■ Material provided ■

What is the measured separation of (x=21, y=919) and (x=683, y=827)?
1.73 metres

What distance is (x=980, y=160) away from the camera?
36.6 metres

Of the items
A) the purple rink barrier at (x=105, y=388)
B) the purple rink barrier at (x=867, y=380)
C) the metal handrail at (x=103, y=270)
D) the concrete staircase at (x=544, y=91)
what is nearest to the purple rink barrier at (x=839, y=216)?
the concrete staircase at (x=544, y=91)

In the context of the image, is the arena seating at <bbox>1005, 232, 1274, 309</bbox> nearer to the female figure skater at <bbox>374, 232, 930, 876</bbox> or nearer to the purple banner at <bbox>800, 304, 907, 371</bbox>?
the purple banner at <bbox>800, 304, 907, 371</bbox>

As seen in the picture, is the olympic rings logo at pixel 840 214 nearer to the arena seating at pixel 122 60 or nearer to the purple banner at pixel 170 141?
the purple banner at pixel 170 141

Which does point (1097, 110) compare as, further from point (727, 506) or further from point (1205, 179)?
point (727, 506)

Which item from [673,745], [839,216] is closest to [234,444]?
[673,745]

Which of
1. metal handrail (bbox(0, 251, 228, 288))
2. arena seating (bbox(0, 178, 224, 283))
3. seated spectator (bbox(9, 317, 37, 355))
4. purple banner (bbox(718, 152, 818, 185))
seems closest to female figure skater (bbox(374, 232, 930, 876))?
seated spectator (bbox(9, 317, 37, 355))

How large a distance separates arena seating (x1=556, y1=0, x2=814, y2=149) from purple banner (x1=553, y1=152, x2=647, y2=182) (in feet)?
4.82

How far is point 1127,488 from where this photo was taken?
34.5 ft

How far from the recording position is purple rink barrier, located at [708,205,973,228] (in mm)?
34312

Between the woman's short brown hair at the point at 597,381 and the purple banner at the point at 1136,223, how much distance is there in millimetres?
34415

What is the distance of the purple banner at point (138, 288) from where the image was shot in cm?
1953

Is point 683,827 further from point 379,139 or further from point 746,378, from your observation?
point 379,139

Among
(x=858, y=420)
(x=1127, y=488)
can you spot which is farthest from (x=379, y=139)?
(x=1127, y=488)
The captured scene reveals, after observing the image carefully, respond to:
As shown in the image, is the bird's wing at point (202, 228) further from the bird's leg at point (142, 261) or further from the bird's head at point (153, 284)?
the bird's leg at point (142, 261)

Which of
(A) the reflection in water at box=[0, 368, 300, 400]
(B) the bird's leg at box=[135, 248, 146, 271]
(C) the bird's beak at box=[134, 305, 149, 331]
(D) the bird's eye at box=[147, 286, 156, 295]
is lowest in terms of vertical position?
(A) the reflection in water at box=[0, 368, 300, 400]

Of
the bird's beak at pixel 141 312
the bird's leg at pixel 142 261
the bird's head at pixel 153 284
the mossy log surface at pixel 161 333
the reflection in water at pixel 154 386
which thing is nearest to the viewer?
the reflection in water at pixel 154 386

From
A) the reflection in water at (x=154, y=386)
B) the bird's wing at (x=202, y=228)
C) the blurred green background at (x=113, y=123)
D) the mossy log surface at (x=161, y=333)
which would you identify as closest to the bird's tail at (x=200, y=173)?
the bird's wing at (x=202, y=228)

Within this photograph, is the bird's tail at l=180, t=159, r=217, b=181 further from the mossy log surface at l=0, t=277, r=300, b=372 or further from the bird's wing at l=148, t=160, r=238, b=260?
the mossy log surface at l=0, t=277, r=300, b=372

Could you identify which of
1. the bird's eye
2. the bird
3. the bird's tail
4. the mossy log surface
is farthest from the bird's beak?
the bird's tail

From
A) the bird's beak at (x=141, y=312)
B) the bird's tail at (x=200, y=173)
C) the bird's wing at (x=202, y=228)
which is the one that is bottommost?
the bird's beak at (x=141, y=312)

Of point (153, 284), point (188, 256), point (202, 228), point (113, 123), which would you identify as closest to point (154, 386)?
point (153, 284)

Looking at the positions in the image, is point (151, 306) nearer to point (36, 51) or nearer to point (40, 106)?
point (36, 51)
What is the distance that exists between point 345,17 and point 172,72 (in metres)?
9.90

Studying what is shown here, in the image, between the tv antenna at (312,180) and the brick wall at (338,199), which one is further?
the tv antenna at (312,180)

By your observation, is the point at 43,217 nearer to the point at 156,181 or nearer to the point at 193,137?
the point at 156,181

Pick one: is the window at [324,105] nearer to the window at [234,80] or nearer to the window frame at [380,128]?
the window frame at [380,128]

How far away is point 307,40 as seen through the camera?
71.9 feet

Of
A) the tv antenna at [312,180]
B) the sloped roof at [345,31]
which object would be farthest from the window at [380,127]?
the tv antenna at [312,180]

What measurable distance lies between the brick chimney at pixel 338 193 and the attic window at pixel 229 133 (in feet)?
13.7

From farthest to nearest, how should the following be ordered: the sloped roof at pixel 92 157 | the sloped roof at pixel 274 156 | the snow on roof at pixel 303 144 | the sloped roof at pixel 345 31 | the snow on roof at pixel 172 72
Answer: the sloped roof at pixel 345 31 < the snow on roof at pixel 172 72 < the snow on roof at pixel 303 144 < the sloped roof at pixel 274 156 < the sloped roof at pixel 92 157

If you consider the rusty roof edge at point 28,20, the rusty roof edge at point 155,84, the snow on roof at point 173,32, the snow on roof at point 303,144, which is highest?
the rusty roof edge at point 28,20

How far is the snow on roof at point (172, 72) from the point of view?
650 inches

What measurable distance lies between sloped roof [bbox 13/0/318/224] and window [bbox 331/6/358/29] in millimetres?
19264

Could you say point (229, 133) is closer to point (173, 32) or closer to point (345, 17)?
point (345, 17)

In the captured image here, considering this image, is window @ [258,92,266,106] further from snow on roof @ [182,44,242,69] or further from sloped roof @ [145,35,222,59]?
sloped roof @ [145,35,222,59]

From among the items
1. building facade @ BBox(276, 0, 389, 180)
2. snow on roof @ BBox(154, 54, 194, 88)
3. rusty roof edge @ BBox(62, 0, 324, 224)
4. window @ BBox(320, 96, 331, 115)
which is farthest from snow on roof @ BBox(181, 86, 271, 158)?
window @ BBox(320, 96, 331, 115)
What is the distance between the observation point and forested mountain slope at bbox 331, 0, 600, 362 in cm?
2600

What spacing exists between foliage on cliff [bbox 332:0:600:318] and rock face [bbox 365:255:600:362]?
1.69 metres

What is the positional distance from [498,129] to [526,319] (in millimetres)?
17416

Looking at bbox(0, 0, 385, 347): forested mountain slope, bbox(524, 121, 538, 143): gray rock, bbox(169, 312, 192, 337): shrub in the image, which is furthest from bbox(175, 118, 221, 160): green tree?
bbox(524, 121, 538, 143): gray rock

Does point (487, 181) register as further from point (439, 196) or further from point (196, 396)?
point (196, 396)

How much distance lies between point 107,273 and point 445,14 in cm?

■ Your objective ■
Copy the rows above, substituting "spectator stands" for every "arena seating" and leaving all other text unchanged.

■ Response to this task ■
What is the measured separation of (x=21, y=919) and (x=683, y=827)?
1.73 metres

What distance is (x=980, y=160) away from the camera?
36.6 metres

Of the items
A) the purple rink barrier at (x=105, y=388)
B) the purple rink barrier at (x=867, y=380)
C) the metal handrail at (x=103, y=270)
D) the concrete staircase at (x=544, y=91)
what is nearest to the purple rink barrier at (x=839, y=216)?
the concrete staircase at (x=544, y=91)

In the context of the image, is the spectator stands at <bbox>1005, 232, 1274, 309</bbox> nearer to the female figure skater at <bbox>374, 232, 930, 876</bbox> or nearer to the purple banner at <bbox>800, 304, 907, 371</bbox>?
the purple banner at <bbox>800, 304, 907, 371</bbox>

As seen in the picture, is the olympic rings logo at pixel 840 214 nearer to the spectator stands at pixel 122 60 or nearer to the purple banner at pixel 170 141?
the purple banner at pixel 170 141

Which does point (1097, 110) compare as, further from point (727, 506) or further from point (1205, 179)?
point (727, 506)

Which item from [673,745], [839,216] is closest to [234,444]?
[673,745]

Which of
1. metal handrail (bbox(0, 251, 228, 288))
2. spectator stands (bbox(0, 178, 224, 283))
3. seated spectator (bbox(9, 317, 37, 355))
4. purple banner (bbox(718, 152, 818, 185))
seems closest to female figure skater (bbox(374, 232, 930, 876))?
seated spectator (bbox(9, 317, 37, 355))

How large a distance separates spectator stands (x1=556, y1=0, x2=814, y2=149) from purple banner (x1=553, y1=152, x2=647, y2=182) (in feet)?
4.82

How far is point 1127,488 from where this photo was taken?
34.5 ft

How far from the recording position is purple rink barrier, located at [708,205,973,228] (in mm)?
34312

Between the woman's short brown hair at the point at 597,381 and the purple banner at the point at 1136,223, how much distance is there in millimetres?
34415

What is the distance of the purple banner at point (138, 288) from where the image was shot in cm?
1953

Is point 683,827 further from point 379,139 or further from point 746,378, from your observation?
point 379,139

Among
(x=858, y=420)
(x=1127, y=488)
can you spot which is farthest from (x=379, y=139)?
(x=1127, y=488)
The captured scene reveals, after observing the image carefully, respond to:
As shown in the image, is the bird's wing at point (202, 228) further from the bird's leg at point (142, 261) or further from the bird's head at point (153, 284)?
the bird's leg at point (142, 261)

Which of
(A) the reflection in water at box=[0, 368, 300, 400]
(B) the bird's leg at box=[135, 248, 146, 271]
(C) the bird's beak at box=[134, 305, 149, 331]
(D) the bird's eye at box=[147, 286, 156, 295]
is lowest in terms of vertical position?
(A) the reflection in water at box=[0, 368, 300, 400]

Of
the bird's beak at pixel 141 312
the bird's leg at pixel 142 261
the bird's head at pixel 153 284
the mossy log surface at pixel 161 333
the reflection in water at pixel 154 386
which thing is nearest to the viewer?
the reflection in water at pixel 154 386

From
A) the reflection in water at (x=154, y=386)
B) the bird's wing at (x=202, y=228)
C) the blurred green background at (x=113, y=123)
D) the mossy log surface at (x=161, y=333)
which would you identify as closest to the bird's tail at (x=200, y=173)?
the bird's wing at (x=202, y=228)

Within this photograph, is the bird's tail at l=180, t=159, r=217, b=181 further from the mossy log surface at l=0, t=277, r=300, b=372 or further from the bird's wing at l=148, t=160, r=238, b=260?
the mossy log surface at l=0, t=277, r=300, b=372

Could you identify which of
1. the bird's eye
2. the bird
3. the bird's tail
4. the mossy log surface
is farthest from the bird's beak?
the bird's tail

From
A) the bird's beak at (x=141, y=312)
B) the bird's tail at (x=200, y=173)
C) the bird's wing at (x=202, y=228)
which is the one that is bottommost?
the bird's beak at (x=141, y=312)

Of point (153, 284), point (188, 256), point (202, 228), point (113, 123), which would you identify as closest to point (154, 386)?
point (153, 284)

Looking at the positions in the image, is point (151, 306) nearer to point (36, 51) or nearer to point (40, 106)?
point (36, 51)
What is the distance that exists between point 345,17 and point 172,72 (in metres)?
9.90

Studying what is shown here, in the image, between the tv antenna at (312,180) and the brick wall at (338,199), which one is further?
the tv antenna at (312,180)

By your observation, is the point at 43,217 nearer to the point at 156,181 or nearer to the point at 193,137?
the point at 156,181

Pick one: is the window at [324,105] nearer to the window at [234,80] or nearer to the window frame at [380,128]?
the window frame at [380,128]

How far away is point 307,40 as seen through the camera?
71.9 feet

Of
A) the tv antenna at [312,180]
B) the sloped roof at [345,31]
which object would be farthest from the window at [380,127]?
the tv antenna at [312,180]

What measurable distance lies between the brick chimney at pixel 338 193 and the attic window at pixel 229 133 (in feet)?
13.7

From farthest to nearest, how should the following be ordered: the sloped roof at pixel 92 157 | the sloped roof at pixel 274 156 | the snow on roof at pixel 303 144 | the sloped roof at pixel 345 31 | the snow on roof at pixel 172 72
Answer: the sloped roof at pixel 345 31 < the snow on roof at pixel 172 72 < the snow on roof at pixel 303 144 < the sloped roof at pixel 274 156 < the sloped roof at pixel 92 157

If you consider the rusty roof edge at point 28,20, the rusty roof edge at point 155,84, the snow on roof at point 173,32, the snow on roof at point 303,144, which is highest?
the rusty roof edge at point 28,20

How far is the snow on roof at point (172, 72) from the point of view?
650 inches

What measurable distance lies between sloped roof [bbox 13/0/318/224] and window [bbox 331/6/358/29] in millimetres?
19264

Could you say point (229, 133) is closer to point (173, 32) or closer to point (345, 17)?
point (345, 17)

In the captured image here, considering this image, is window @ [258,92,266,106] further from snow on roof @ [182,44,242,69] or further from sloped roof @ [145,35,222,59]?
sloped roof @ [145,35,222,59]

From among the items
1. building facade @ BBox(276, 0, 389, 180)
2. snow on roof @ BBox(154, 54, 194, 88)
3. rusty roof edge @ BBox(62, 0, 324, 224)
4. window @ BBox(320, 96, 331, 115)
which is farthest from snow on roof @ BBox(181, 86, 271, 158)?
window @ BBox(320, 96, 331, 115)
What is the distance between the observation point and forested mountain slope at bbox 331, 0, 600, 362 in cm?
2600

What spacing exists between foliage on cliff [bbox 332:0:600:318] and rock face [bbox 365:255:600:362]?
1.69 metres

What is the positional distance from [498,129] to [526,319] (in millimetres)?
17416

Looking at bbox(0, 0, 385, 347): forested mountain slope, bbox(524, 121, 538, 143): gray rock, bbox(169, 312, 192, 337): shrub in the image, which is furthest from bbox(175, 118, 221, 160): green tree?
bbox(524, 121, 538, 143): gray rock

Does point (487, 181) register as further from point (439, 196) or further from point (196, 396)?
point (196, 396)

How much distance lies between point 107,273 and point 445,14 in cm?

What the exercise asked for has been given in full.